## TASK OBJECTIVE
Render the material starting at the line that contains "塩彩フレーバーソルト10種プチボトルボックス（2セット）" and ending at the line that contains "Monogram Keepall Bandouliere 45", both included, as a JSON list of strings with one string per line and blank lines omitted. Leave the pictures out of the answer.
DATA TO EXAMINE section start
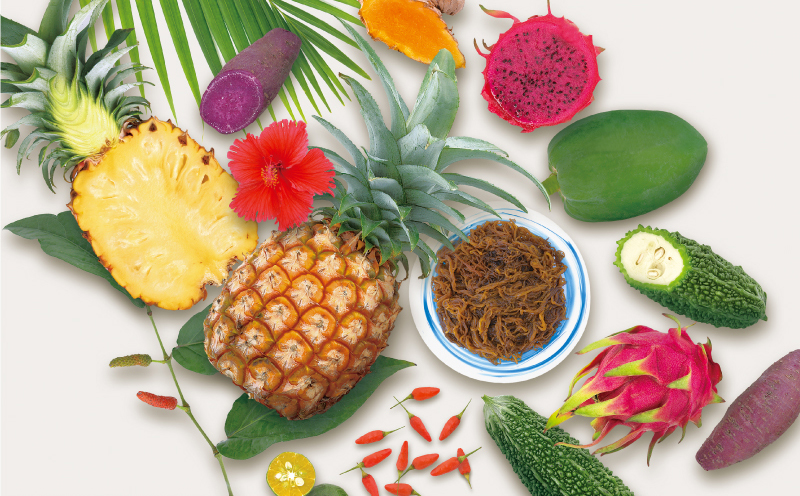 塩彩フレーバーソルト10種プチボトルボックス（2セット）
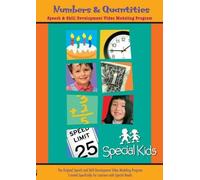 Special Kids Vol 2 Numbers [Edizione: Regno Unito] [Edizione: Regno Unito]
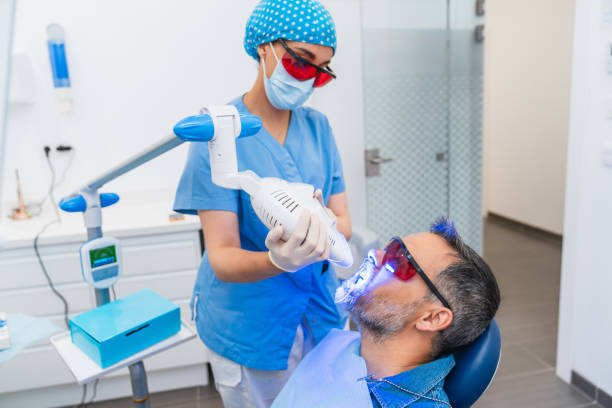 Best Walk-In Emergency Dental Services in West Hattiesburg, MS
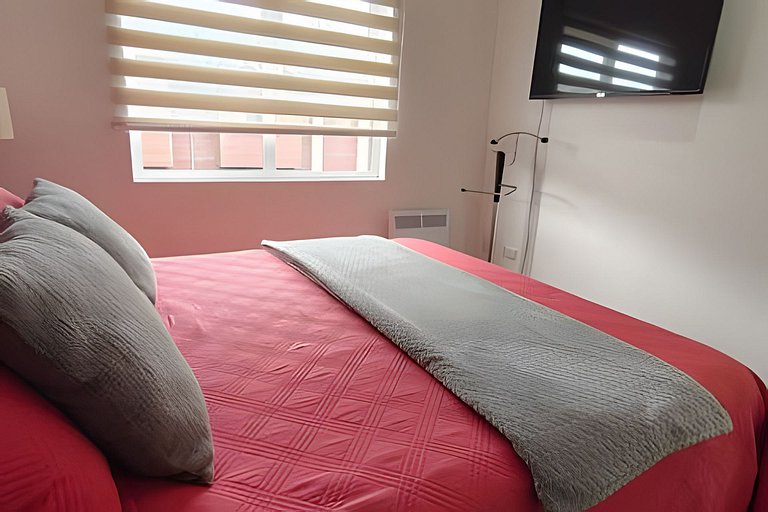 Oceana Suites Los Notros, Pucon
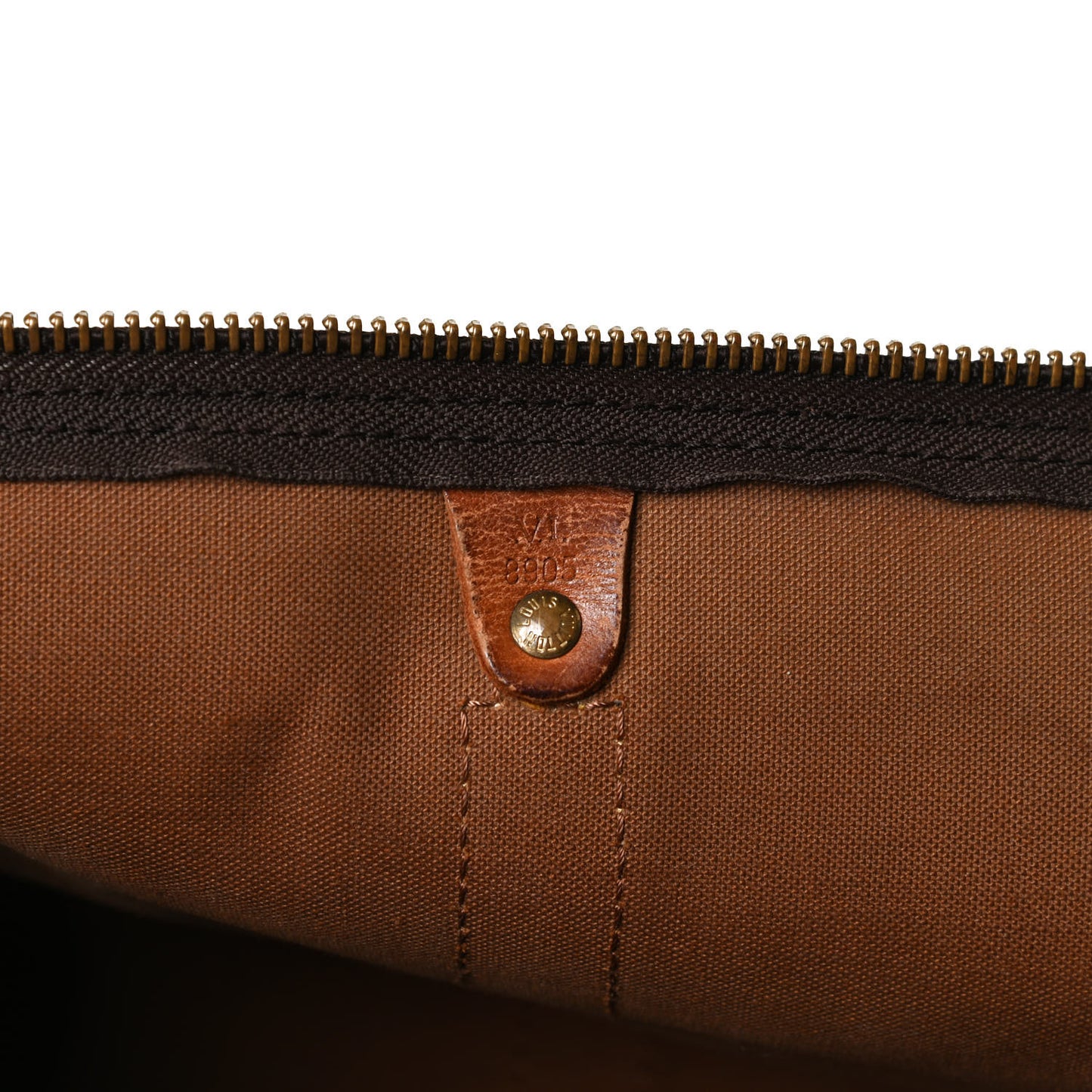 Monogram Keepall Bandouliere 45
DATA TO EXAMINE section end
DATA TO EXAMINE section start
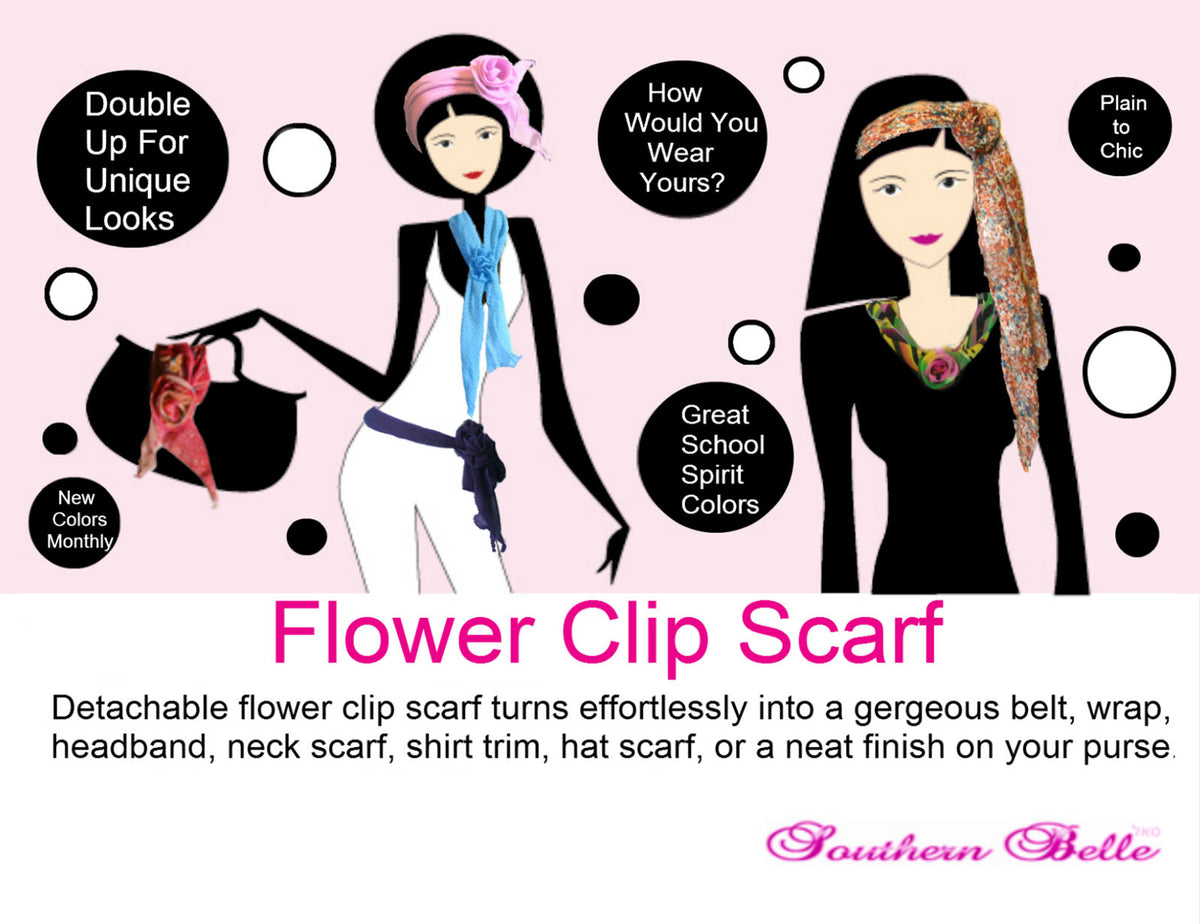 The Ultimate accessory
DATA TO EXAMINE section end
DATA TO EXAMINE section start
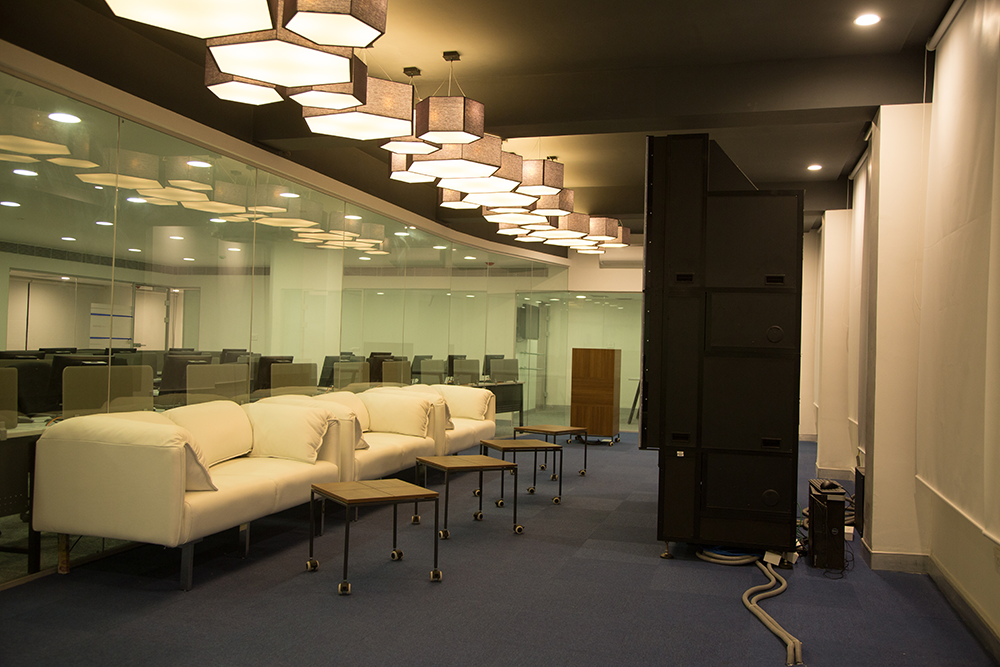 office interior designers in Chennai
DATA TO EXAMINE section end
## TASK OUTPUT
[
  " 塩彩フレーバーソルト10種プチボトルボックス（2セット）",
  " Special Kids Vol 2 Numbers [Edizione: Regno Unito] [Edizione: Regno Unito]",
  " Best Walk-In Emergency Dental Services in West Hattiesburg, MS",
  " Oceana Suites Los Notros, Pucon",
  " Monogram Keepall Bandouliere 45"
]